» **Scene-based spatial questions**

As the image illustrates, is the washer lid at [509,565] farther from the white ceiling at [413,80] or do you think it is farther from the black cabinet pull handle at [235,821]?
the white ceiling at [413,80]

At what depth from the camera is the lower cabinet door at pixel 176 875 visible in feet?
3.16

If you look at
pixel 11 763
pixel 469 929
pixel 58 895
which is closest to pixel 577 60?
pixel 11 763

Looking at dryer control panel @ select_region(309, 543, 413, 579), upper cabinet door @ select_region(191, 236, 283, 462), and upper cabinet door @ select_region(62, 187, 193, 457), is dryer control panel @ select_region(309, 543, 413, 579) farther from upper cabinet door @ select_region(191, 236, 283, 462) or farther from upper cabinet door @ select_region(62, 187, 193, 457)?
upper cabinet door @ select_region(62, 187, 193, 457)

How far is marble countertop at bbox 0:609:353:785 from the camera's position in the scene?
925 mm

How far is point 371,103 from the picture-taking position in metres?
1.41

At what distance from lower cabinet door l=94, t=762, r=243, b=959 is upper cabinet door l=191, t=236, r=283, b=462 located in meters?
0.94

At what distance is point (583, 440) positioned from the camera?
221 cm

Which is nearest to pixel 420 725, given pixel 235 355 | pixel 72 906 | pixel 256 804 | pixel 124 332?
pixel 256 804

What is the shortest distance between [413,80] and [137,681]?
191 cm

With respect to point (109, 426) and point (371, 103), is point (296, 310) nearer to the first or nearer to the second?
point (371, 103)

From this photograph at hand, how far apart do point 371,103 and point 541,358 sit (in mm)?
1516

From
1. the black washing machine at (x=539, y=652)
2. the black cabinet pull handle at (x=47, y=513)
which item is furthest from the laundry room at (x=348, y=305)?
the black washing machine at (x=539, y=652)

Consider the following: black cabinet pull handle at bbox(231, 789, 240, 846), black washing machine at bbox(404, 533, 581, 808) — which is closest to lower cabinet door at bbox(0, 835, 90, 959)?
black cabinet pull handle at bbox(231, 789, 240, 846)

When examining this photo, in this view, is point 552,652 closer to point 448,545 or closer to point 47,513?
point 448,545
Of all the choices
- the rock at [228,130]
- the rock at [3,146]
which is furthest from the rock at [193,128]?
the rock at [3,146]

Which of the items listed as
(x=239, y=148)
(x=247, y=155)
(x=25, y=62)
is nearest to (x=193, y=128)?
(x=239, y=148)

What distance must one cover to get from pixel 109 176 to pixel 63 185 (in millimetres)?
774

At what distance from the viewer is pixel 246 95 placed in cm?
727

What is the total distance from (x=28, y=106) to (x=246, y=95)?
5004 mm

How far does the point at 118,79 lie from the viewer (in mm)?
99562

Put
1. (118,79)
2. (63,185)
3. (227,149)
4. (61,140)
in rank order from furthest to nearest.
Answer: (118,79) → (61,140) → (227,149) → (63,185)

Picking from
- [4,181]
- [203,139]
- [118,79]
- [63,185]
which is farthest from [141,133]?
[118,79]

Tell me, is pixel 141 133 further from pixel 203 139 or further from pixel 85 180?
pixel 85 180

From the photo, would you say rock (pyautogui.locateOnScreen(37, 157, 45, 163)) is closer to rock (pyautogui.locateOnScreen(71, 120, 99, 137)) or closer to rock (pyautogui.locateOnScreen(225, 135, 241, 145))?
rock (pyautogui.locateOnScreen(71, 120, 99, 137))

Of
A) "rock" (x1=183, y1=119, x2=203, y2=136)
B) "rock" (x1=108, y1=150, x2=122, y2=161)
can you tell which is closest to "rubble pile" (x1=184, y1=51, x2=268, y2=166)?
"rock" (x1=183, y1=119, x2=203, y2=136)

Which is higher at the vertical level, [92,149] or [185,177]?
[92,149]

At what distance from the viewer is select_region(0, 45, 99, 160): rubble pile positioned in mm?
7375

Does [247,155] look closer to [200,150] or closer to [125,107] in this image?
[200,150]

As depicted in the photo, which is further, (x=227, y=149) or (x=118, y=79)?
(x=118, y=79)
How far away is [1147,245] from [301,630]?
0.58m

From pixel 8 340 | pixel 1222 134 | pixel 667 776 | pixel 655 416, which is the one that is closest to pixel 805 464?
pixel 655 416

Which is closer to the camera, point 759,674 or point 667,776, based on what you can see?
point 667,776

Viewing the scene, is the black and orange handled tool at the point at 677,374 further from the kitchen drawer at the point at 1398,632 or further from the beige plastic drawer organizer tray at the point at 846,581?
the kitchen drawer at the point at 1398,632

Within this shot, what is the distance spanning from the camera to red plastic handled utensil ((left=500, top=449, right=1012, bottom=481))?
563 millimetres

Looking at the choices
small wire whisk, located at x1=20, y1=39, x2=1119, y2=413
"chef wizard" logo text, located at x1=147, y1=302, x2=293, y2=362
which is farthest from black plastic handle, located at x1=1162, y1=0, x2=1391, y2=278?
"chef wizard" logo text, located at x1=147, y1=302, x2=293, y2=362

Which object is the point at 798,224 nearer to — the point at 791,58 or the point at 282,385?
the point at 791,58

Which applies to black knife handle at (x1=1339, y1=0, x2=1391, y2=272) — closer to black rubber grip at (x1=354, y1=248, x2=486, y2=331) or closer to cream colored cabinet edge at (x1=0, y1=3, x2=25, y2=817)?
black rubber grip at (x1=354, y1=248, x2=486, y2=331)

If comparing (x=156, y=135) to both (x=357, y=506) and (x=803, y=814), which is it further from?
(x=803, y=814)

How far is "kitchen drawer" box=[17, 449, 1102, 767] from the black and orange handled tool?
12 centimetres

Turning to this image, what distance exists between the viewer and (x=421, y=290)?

» **PROBLEM REQUIREMENTS**
Edit the stretch of the listing from the line containing "Viewing the scene, is" through the end of the listing, replacing "red plastic handled utensil" with "red plastic handled spatula" and leaving everything else unchanged. Return only that stretch.

» **SOLUTION TO THIS PROBLEM**
Viewing the scene, is the black and orange handled tool at the point at 677,374 further from the kitchen drawer at the point at 1398,632 or further from the beige plastic drawer organizer tray at the point at 846,581?
the kitchen drawer at the point at 1398,632

Within this shot, what is the distance spanning from the camera to red plastic handled spatula ((left=500, top=449, right=1012, bottom=481))?
563 millimetres

Looking at the choices
small wire whisk, located at x1=20, y1=39, x2=1119, y2=413
"chef wizard" logo text, located at x1=147, y1=302, x2=293, y2=362
which is farthest from black plastic handle, located at x1=1162, y1=0, x2=1391, y2=278?
"chef wizard" logo text, located at x1=147, y1=302, x2=293, y2=362

Which object is the point at 798,224 nearer to — the point at 791,58 or the point at 282,385?
the point at 791,58

Which applies to black knife handle at (x1=1339, y1=0, x2=1391, y2=272) — closer to black rubber grip at (x1=354, y1=248, x2=486, y2=331) or closer to cream colored cabinet edge at (x1=0, y1=3, x2=25, y2=817)?
black rubber grip at (x1=354, y1=248, x2=486, y2=331)

If comparing (x=156, y=135) to both (x=357, y=506) and (x=803, y=814), which is it further from?
(x=803, y=814)

How far is "kitchen drawer" box=[17, 449, 1102, 767] from the black and orange handled tool?
12 centimetres

Turning to this image, what distance exists between the viewer and (x=421, y=290)?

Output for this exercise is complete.